You could fix Ruby templating, or just multiply that by 10. Or you can try to
overhaul the templating. It's a boring problem.

Databases are much more interesting. You simply can't scale databases up
trivially. A N times linear improvement in the code (due to, say, caching)
means you don't have to throw N^2 servers (if that's how your database scales)
at the problem.

Linear load reductions have superlinear cost reductions for things like
databases. Linear load reductions have linear cost reductions for web servers.
This is why people don't care so much.

Though yes, it would be nice to see Ruby templating a little bit faster.

------
ot
Funny.

In my freshman year (7 years ago) I was an efficiency and premature
optimization zealot, despising anything that wasn't written in C/C++.

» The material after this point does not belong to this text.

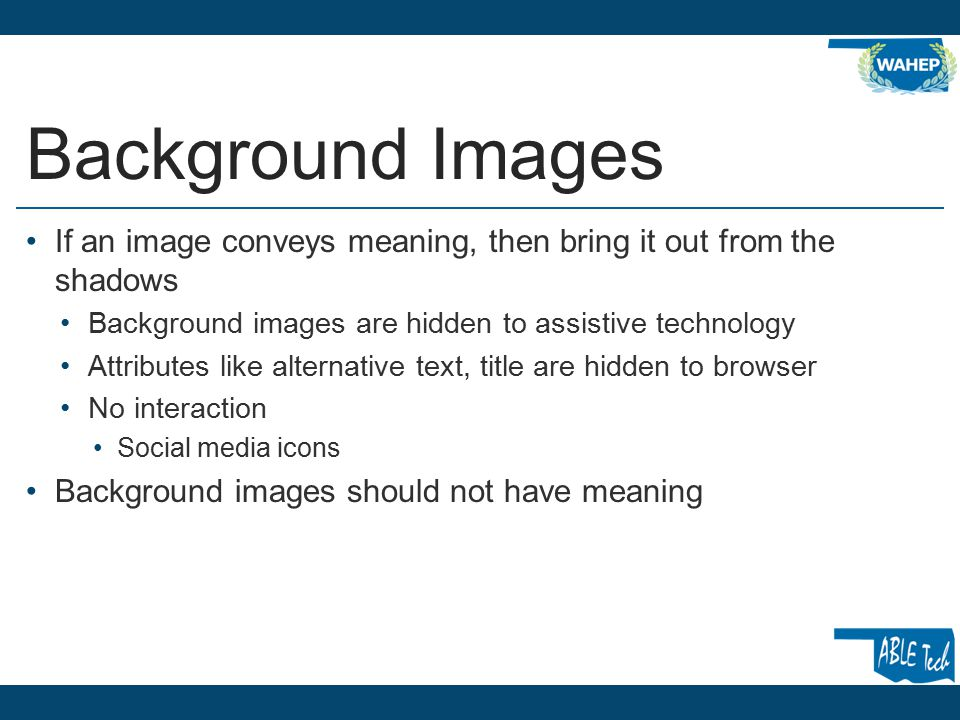 Background Images If an image conveys meaning, then bring it out from the shadows Background images are hidden to assistive technology Attributes like alternative text, title are hidden to browser No interaction Social media icons Background images should not have meaning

Then I met a hacker that told me how awesome dynamic language were (in
particular Python and Lisp). I told him "but they are some 10-20 times slower
than C!". And he replied "Yes, but it takes 10 times less time to code. If the
outcome is not fast enough, you can spend the rest of the time optimizing".
Since then, Python has been my language of choice, relegating C++ to the
optimization of the (few) bottlenecks.

Why is this funny? Because that hacker was antirez :)

------
mnutt
It's unfortunate that he included benchmark numbers because people will
discuss the numbers rather than his main point. Since we're discussing the
numbers anyway, antirez, were you running Sinatra in production mode? My
benchmarks on my MBP look like this:

    
    
      "hello",    development mode 1620 req/s
      erb :index, development mode 1000 req/s
      "hello",    production mode  1620 req/s
      erb :index, production mode  1350 req/s
    

I assume Sinatra is doing some kind of template reloading in dev mode which
may explain the speed difference?

That said, I think antirez is right that there are lots of opportunities for
making ruby faster. I'm particularly hopeful about JRuby's use of
invokedynamic and all of the work that is going into Rubinius.

The thing is, once you're able to scale out horizontally then you're back to
riding the Moore's Law cost curve. If my ruby app requires 4 machines now,
it'll require 2 machines in two years. Should I pay the up-front cost now of
writing it in something lower-level? It depends, but in lots of cases probably
not.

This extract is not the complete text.